With over three decades of experience, the Global Environment Facility (GEF) is a leading multilateral environmental fund that supports developing countries in prioritizing and implementing environmental actions that deliver global environmental benefits. The GEF’s mandate covers a broad range of environmental areas primarily tied to the 1992 Rio conventions and other multilateral environmental agreements: specifically, biodiversity, climate change, international waters, land degradation, and chemicals and waste. According to the June 2025 GEF Corporate Scorecard, since its inception in 1992, the GEF has provided more than $23.0 billion in grants and mobilized an additional $149.0 billion in cofinancing for more than 5,000 projects in 170 countries (GEF Secretariat 2025).
The GEF Trust Fund is replenished every four years; these replenishments are informed by a comprehensive independent assessment of GEF results and performance. There have been seven such overall performance studies of the GEF so far. This Eighth Comprehensive Evaluation of the GEF (OPS8), performed by the GEF’s Independent Evaluation Office (IEO), aims to provide solid evaluative evidence drawn from 34 separate evaluations conducted since OPS7 to inform the negotiations for the ninth replenishment of the GEF (box 1.1).
Specifically, as established in the approach paper approved by the GEF Council in June 2021, the objective of OPS8 is to evaluate the progress made by the GEF since OPS7, the extent to which the GEF is achieving the objectives set out in the GEF-8 Programming Directions (GEF Secretariat 2022a), and to identify potential improvements going into GEF-9.
The audience for OPS8 comprises the GEF donors, the GEF Council, the GEF Assembly, and the GEF partners—including the GEF Secretariat, the GEF Agencies, the GEF Scientific and Technical Advisory Panel (STAP), the convention secretariats and their conferences of the parties, the GEF–Civil Society Organization (CSO) Network—and project proponents from civil society, the public and private sectors, and the academic community.

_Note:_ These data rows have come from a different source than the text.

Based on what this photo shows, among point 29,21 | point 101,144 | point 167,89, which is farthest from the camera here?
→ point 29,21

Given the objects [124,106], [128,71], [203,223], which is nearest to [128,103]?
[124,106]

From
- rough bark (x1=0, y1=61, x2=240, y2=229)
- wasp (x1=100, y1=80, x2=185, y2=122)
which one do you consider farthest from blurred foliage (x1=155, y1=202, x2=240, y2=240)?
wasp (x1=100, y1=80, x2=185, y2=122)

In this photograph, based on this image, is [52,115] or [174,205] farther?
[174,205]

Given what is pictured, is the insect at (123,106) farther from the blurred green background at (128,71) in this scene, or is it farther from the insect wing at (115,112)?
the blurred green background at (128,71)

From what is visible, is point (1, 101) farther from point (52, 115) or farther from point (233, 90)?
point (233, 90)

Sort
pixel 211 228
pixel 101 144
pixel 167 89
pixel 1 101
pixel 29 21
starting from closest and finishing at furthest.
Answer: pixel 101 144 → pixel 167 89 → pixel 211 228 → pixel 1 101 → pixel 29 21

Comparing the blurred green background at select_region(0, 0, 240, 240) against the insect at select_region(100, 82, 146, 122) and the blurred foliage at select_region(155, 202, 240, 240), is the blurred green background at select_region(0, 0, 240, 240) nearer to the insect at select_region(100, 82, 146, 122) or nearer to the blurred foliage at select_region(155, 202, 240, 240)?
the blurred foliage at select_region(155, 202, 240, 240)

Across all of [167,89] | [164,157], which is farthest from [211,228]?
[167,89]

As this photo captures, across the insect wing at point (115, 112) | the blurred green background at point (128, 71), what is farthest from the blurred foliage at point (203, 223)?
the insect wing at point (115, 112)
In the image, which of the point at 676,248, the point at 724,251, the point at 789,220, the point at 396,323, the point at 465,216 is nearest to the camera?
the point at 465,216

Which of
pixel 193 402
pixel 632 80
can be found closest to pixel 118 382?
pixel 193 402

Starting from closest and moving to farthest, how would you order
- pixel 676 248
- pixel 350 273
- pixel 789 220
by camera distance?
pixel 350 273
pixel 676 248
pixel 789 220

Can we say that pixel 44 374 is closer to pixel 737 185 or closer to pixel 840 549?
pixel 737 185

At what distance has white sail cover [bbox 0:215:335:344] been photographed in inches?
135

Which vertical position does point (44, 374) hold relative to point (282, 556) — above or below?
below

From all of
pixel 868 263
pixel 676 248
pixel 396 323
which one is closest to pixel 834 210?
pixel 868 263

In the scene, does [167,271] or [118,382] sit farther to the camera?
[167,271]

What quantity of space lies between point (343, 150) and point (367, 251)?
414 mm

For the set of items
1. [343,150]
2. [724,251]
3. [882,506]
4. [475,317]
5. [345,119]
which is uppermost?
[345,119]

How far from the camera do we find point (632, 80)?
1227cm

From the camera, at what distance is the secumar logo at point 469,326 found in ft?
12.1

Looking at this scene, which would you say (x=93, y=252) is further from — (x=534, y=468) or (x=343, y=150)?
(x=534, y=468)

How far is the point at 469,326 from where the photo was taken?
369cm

This chapter of the OPS8 report sets the stage for understanding the evaluation by outlining its purpose, scope, approach, and methodology. It also provides essential background on the GEF as an institution, including progress made since OPS7. The chapter opens with a snapshot of the global environmental challenges and constraints the GEF must navigate—ranging from the unprecedented loss of ecosystems and biodiversity to climate change; chemical pollution; increasing pressure on forests, oceans, and wildlife; as well as persistent poverty, unemployment, social exclusion, and widening inequality.